__What is asked__. Quote each of the records below word for word, leaving out the pictures.

__Data shown__.
■ ■ ■ ■ ■ ■ ■

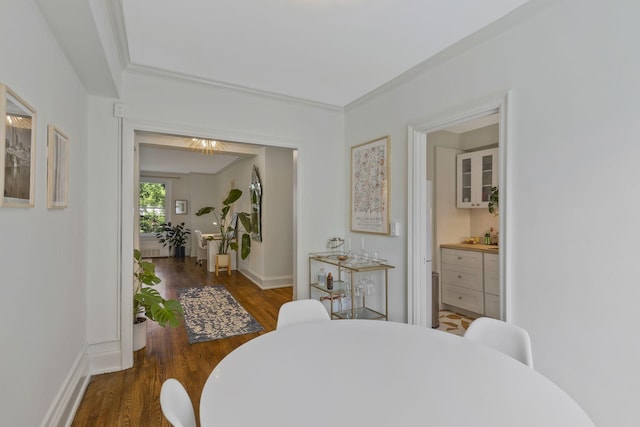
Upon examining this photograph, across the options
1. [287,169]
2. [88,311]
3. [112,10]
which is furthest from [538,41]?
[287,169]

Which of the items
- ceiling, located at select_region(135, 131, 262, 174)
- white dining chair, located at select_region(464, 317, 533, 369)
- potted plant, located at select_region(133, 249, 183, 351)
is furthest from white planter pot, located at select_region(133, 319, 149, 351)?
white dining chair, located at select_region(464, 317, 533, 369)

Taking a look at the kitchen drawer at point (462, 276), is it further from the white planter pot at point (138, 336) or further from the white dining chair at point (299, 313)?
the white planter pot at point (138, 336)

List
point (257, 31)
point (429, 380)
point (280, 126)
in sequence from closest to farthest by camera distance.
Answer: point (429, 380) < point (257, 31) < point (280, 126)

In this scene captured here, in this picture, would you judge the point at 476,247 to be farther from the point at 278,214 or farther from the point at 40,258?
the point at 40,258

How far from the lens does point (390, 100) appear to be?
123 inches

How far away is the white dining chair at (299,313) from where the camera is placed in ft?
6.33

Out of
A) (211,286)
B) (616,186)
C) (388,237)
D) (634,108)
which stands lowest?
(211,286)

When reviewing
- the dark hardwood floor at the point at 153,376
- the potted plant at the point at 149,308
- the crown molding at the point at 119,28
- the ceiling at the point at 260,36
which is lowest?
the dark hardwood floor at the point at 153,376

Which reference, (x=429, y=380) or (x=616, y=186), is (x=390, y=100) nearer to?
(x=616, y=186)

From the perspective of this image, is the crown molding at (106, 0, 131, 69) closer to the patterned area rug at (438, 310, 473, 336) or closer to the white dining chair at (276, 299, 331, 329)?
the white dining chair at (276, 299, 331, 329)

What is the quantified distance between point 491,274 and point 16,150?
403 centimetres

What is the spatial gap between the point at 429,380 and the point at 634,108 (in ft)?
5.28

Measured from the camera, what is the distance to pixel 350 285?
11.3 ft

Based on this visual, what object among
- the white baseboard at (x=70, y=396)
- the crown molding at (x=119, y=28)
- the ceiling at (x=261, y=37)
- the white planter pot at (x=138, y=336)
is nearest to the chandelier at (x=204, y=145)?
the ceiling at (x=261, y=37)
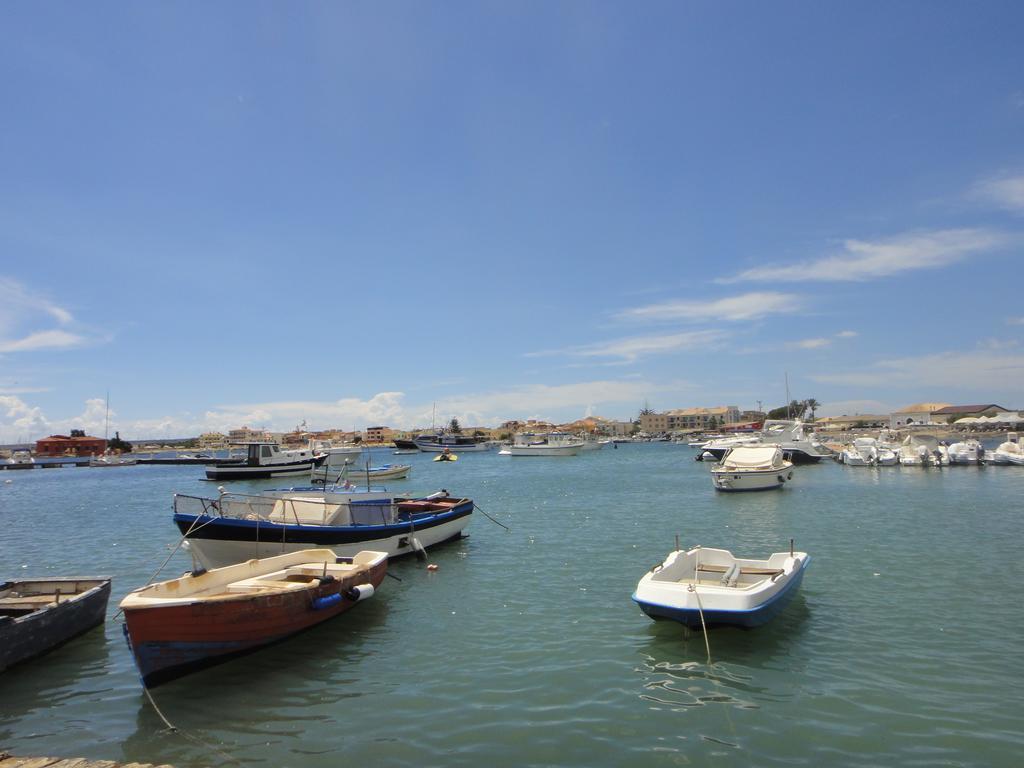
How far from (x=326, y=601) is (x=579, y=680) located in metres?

■ ■ ■ ■ ■ ■ ■

__Complete output__.
Upon examining this photograph, across the options
1. [287,169]
2. [88,311]
3. [112,10]
which is furthest from [538,41]?
[287,169]

Which of the items
- ceiling, located at select_region(135, 131, 262, 174)
- white dining chair, located at select_region(464, 317, 533, 369)
- potted plant, located at select_region(133, 249, 183, 351)
is furthest from white planter pot, located at select_region(133, 319, 149, 351)?
white dining chair, located at select_region(464, 317, 533, 369)

Taking a look at the kitchen drawer at point (462, 276), is it further from the white planter pot at point (138, 336) or further from the white dining chair at point (299, 313)?
the white planter pot at point (138, 336)

List
point (257, 31)
point (429, 380)
point (280, 126)
in sequence from closest to farthest by camera distance.
Answer: point (429, 380) < point (257, 31) < point (280, 126)

In this scene captured here, in this picture, would you judge the point at 476,247 to be farther from the point at 278,214 or farther from the point at 40,258?
the point at 40,258

How far from the lens does point (390, 100) appear to be?
123 inches

How far away is the white dining chair at (299,313) from where the camera is placed in ft?
6.33

Out of
A) (211,286)
B) (616,186)
C) (388,237)
D) (634,108)
which stands lowest?
(211,286)

When reviewing
- the dark hardwood floor at the point at 153,376
- the potted plant at the point at 149,308
- the crown molding at the point at 119,28
- the ceiling at the point at 260,36
which is lowest?
the dark hardwood floor at the point at 153,376

Which reference, (x=429, y=380) or (x=616, y=186), is (x=390, y=100) nearer to?
(x=616, y=186)

From the perspective of this image, is the crown molding at (106, 0, 131, 69) closer to the patterned area rug at (438, 310, 473, 336) or closer to the white dining chair at (276, 299, 331, 329)?
the white dining chair at (276, 299, 331, 329)

What is the quantified distance between point 491,274 and point 16,150?
403 centimetres

What is the spatial gap between the point at 429,380 and the point at 634,108 (in ft)?
5.28

Measured from the camera, what is the distance to pixel 350 285?
11.3 ft

Based on this visual, what object among
- the white baseboard at (x=70, y=396)
- the crown molding at (x=119, y=28)
- the ceiling at (x=261, y=37)
- the white planter pot at (x=138, y=336)
is nearest to the chandelier at (x=204, y=145)?
the ceiling at (x=261, y=37)
How far from (x=326, y=601) is (x=579, y=680) located in metres?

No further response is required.